First we need to import the Dean’s Dilemma.csv file into R dataframe like this:
setwd("F:/Data Analytics for Managerial Applications")
mba.df <- read.csv(paste("Data - Deans Dilemma.csv", sep = ""))
View(mba.df)
To create a dataset for the placed students only:
placed <- mba.df[which(mba.df$Placement == 'Placed'),]
View(placed)
3d. 1) To create a table for average salaries of males and females who were placed:
aggregate(placed$Salary,by = list(sex = placed$Gender), mean)
## sex x
## 1 F 253068.0
## 2 M 284241.9
3d. 2) Average salary of males MBAs who were placed = 284241.9/-
3d. 3) Average salary of female MBAs who were placed = 253068.0/-
3d. 4) To run a t-test to test the hypothesis - The average salaries of male MBAs is higher than the average salaries of female MBAs.
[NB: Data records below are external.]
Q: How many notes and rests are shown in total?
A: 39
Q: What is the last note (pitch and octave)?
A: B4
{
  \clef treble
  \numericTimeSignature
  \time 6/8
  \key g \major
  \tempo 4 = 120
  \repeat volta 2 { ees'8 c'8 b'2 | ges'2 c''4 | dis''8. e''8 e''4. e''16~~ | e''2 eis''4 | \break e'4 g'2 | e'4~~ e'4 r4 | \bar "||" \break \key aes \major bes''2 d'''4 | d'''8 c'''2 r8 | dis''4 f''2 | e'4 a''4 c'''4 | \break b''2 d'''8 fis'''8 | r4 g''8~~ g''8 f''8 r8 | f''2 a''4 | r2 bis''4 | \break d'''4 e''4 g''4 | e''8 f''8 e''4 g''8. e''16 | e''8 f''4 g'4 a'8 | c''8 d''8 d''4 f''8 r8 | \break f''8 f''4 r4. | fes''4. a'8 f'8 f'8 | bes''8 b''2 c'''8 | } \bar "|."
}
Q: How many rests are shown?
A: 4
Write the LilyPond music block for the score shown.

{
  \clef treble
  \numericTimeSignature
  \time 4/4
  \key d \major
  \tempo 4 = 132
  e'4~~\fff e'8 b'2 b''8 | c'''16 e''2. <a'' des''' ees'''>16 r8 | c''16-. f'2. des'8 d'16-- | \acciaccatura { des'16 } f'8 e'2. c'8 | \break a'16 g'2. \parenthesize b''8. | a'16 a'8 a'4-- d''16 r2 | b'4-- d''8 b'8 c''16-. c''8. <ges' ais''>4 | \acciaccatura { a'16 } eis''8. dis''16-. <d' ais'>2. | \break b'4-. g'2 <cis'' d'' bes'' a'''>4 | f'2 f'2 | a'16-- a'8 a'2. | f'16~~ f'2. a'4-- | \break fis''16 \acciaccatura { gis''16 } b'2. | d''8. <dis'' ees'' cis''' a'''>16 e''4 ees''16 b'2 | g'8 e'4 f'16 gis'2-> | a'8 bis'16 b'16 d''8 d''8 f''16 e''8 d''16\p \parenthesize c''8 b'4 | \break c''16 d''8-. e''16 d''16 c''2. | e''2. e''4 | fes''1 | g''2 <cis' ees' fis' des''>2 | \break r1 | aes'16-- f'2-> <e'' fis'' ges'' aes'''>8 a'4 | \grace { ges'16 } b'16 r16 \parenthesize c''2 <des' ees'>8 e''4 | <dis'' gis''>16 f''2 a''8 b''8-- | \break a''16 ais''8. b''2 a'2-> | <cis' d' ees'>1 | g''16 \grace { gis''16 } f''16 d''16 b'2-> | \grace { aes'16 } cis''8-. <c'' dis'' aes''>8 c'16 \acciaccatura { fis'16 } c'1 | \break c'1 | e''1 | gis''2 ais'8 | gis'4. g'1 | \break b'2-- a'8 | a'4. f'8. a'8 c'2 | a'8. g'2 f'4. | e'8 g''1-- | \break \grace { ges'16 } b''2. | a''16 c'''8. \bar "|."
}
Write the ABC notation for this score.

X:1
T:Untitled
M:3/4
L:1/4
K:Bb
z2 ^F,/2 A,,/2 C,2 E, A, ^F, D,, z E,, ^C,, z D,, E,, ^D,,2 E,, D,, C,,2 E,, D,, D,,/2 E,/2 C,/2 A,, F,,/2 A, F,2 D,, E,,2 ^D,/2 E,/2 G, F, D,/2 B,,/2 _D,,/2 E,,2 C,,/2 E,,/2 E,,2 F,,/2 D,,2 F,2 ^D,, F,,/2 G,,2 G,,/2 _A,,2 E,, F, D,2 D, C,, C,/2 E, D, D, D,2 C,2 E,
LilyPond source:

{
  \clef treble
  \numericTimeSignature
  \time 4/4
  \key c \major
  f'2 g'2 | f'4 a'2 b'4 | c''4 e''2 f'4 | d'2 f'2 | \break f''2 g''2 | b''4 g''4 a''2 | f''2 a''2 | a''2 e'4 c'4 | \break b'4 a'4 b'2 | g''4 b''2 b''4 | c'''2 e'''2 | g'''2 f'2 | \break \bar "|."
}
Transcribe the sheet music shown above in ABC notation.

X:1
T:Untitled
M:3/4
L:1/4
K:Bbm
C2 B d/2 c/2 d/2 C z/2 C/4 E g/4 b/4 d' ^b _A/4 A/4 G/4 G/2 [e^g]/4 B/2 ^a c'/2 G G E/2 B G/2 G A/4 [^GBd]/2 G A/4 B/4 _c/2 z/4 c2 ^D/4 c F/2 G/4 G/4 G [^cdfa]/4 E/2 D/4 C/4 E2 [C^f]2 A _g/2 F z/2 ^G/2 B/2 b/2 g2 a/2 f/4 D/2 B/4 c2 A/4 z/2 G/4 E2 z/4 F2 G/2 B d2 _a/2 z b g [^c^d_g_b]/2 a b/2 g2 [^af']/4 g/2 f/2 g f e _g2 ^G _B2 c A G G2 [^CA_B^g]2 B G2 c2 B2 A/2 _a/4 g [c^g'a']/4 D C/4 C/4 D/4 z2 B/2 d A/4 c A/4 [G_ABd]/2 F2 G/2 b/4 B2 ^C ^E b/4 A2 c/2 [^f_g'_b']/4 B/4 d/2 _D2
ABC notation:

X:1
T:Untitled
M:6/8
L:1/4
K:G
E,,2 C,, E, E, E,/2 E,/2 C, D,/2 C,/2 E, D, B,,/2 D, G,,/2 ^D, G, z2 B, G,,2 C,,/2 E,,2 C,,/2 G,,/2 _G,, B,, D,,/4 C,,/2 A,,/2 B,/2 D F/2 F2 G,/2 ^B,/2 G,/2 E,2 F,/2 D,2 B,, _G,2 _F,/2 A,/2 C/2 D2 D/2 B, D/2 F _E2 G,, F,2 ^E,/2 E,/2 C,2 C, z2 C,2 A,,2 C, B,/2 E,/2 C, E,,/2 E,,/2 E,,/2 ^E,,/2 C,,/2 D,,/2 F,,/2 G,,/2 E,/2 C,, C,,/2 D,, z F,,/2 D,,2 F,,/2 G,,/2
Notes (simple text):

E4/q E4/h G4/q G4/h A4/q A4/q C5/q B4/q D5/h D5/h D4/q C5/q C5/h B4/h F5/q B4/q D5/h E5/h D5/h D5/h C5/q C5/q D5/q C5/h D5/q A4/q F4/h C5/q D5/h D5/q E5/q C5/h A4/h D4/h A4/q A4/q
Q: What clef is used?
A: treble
The Null hypthosesis is - There is no significant difference in the average salaries of male MBAs and female MBAs:
t.test(Salary ~ Gender, data = placed)
##
## Welch Two Sample t-test
##
## data: Salary by Gender
## t = -3.0757, df = 243.03, p-value = 0.00234
## alternative hypothesis: true difference in means is not equal to 0
## 95 percent confidence interval:
## -51138.42 -11209.22
## sample estimates:
## mean in group F mean in group M
## 253068.0 284241.9
3d. 5) The p-value based on the t-test is : 0.00234
3d. 6) Therefore, as per the results of the t-test, since p-value = 0.00234 < 0.05, we reject the null hypothesis that there is no significant difference in the average salaries of males MBAs and female MBAs.